Antoine Triller, born on 23 May 1952, is research director at the Institut national de la santé et de la recherche médicale (Inserm). He is a researcher in neurobiology.
Antoine Triller has a medical background at the university hospital centre of La Pitié Salpetrière (1978). In Jean Scherrer's laboratory, he turned to neurophysiology and initiated research work on inhibitory synapses with Henri Korn, a specialist in the field.[1]
In 1979, he was recruited as a research associate at Inserm. In 1985, he obtained his PhD in science.
In 1995, he joined the Biology Department of the École normale supérieure where he was in charge of a team. He then created his research unit entitled "Cell Biology of the Synapse" in 1998. Among his doctoral students was Cécile Charrier.
In 2010, he created the Institut de Biologie de l'École normale supérieure, of which he is the director. This institute is the result of the grouping of all biology within the department. Since 2011, he has also been Director of the MemoLife Laboratory of Excellence, whose biology, physics and mathematics teams address memory processes, from genes to neural networks and the mechanisms of evolution.
Triller is the winner of several prizes, including the Inserm prize for "Physiology and Physiopathology" in 2004 and the Lamonica Prize of the French Academy of sciences in 2010. He was elected a member of the French Academy of sciences in 2011.[2]
He has been President of the Union rationaliste de France since 2019.[3]
By working on the Mauthner cell, a model used in the 1980s to study the quantum release mechanisms of neurotransmitters in the central nervous system, Triller began to focus on the intimate mechanisms of synapses and the molecules that compose them. It works on the development of technological approaches in partnership with physicists. They make it possible to characterize certain structural parameters of quantum release.[4] As early as 1985, he was able to visualize the glycine receptor in the synapses of the central nervous system by electron microscopy and show that neurotransmitter receptors are concentrated in front of the synaptic vesicle release zones.[5] This work has been used as a model to locate most channels and receptors, such as glutamate receptors. Triller demonstrated the possibility of a co-transmission involving two conventional transmitters, glycine and GABA.

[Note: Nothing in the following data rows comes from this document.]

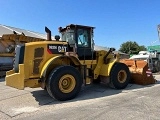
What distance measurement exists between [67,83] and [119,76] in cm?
276

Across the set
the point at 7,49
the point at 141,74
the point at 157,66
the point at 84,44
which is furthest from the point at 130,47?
the point at 84,44

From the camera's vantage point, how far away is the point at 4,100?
24.8ft

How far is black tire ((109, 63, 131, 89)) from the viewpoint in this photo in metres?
8.80

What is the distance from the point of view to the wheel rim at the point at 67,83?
23.8ft

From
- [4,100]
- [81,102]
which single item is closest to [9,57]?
[4,100]

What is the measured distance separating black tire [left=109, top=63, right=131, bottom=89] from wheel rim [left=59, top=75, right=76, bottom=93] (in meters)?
2.01

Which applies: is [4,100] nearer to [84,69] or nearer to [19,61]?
[19,61]

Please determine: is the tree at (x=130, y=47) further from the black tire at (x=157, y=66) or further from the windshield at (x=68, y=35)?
the windshield at (x=68, y=35)

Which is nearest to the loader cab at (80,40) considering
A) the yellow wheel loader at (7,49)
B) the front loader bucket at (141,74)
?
the front loader bucket at (141,74)

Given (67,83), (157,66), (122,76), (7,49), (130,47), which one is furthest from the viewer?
(130,47)

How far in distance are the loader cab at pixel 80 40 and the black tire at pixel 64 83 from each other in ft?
3.58

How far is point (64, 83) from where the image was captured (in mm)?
7379

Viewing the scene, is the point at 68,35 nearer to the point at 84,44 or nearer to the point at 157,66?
the point at 84,44

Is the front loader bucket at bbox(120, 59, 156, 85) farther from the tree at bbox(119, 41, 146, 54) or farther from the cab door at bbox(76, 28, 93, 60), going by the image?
the tree at bbox(119, 41, 146, 54)
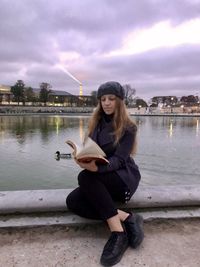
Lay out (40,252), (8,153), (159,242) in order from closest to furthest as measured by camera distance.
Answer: (40,252) → (159,242) → (8,153)

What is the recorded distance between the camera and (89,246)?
308cm

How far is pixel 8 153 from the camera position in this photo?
740 inches

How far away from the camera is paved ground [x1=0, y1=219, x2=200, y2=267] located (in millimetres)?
2805

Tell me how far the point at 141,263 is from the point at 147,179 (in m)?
10.1

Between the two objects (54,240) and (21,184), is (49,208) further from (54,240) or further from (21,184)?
(21,184)

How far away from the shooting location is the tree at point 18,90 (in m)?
115

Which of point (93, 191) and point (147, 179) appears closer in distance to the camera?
point (93, 191)

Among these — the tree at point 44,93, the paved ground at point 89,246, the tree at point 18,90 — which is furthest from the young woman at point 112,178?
the tree at point 44,93

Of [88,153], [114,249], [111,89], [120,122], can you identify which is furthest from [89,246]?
[111,89]

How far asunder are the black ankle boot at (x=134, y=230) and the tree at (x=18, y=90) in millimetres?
116563

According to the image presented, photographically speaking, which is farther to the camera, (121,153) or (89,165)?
(121,153)

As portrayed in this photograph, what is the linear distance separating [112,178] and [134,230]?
537 mm

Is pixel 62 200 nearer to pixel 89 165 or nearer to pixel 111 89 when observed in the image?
pixel 89 165

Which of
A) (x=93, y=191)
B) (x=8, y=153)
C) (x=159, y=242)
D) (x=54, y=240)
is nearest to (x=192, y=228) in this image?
(x=159, y=242)
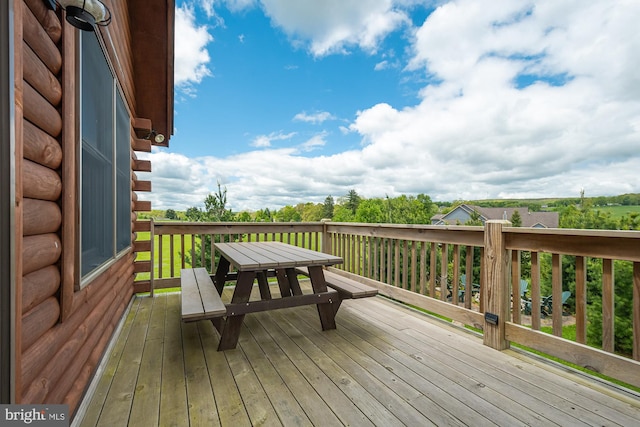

He created his laboratory at the École normale supérieure de la rue d'Ulm in 1995 and reoriented his activities towards the study of the molecular and cellular mechanisms that control the recruitment and trafficking of receptors in the synapse. Triller studied GABA and glycine receptors in particular.[6] [7] He showed that the nature of the pre-synaptic neurotransmitter determined the type of receptor accumulating in the post synaptic density. In addition, using electron microscopy, he was able to demonstrate the presence of messenger RNAs encoding the glycine receptor in dendrites.
In 2003, in partnership with physicists, he developed the use of "quantum dots" for cellular neurobiology. This technological advance makes it possible to move from static imaging of molecules to a very high resolution dynamic approach. It is the subject of a founding article in Science[8] that highlights multiple molecular mechanisms responsible for regulating these movements and ultimately the intensity of information transmission between neurons.[9] [10] [11] [12] Triller has contributed to a new understanding of the mechanisms of addressing stability and plasticity of the synapse, making it possible to broaden pharmacological approaches to neural dysfunctions.
One of Triller's contributions has been to demonstrate that these fundamental mechanisms are deregulated in neurodegenerative diseases such as Alzheimer's and Parkinson's.[13]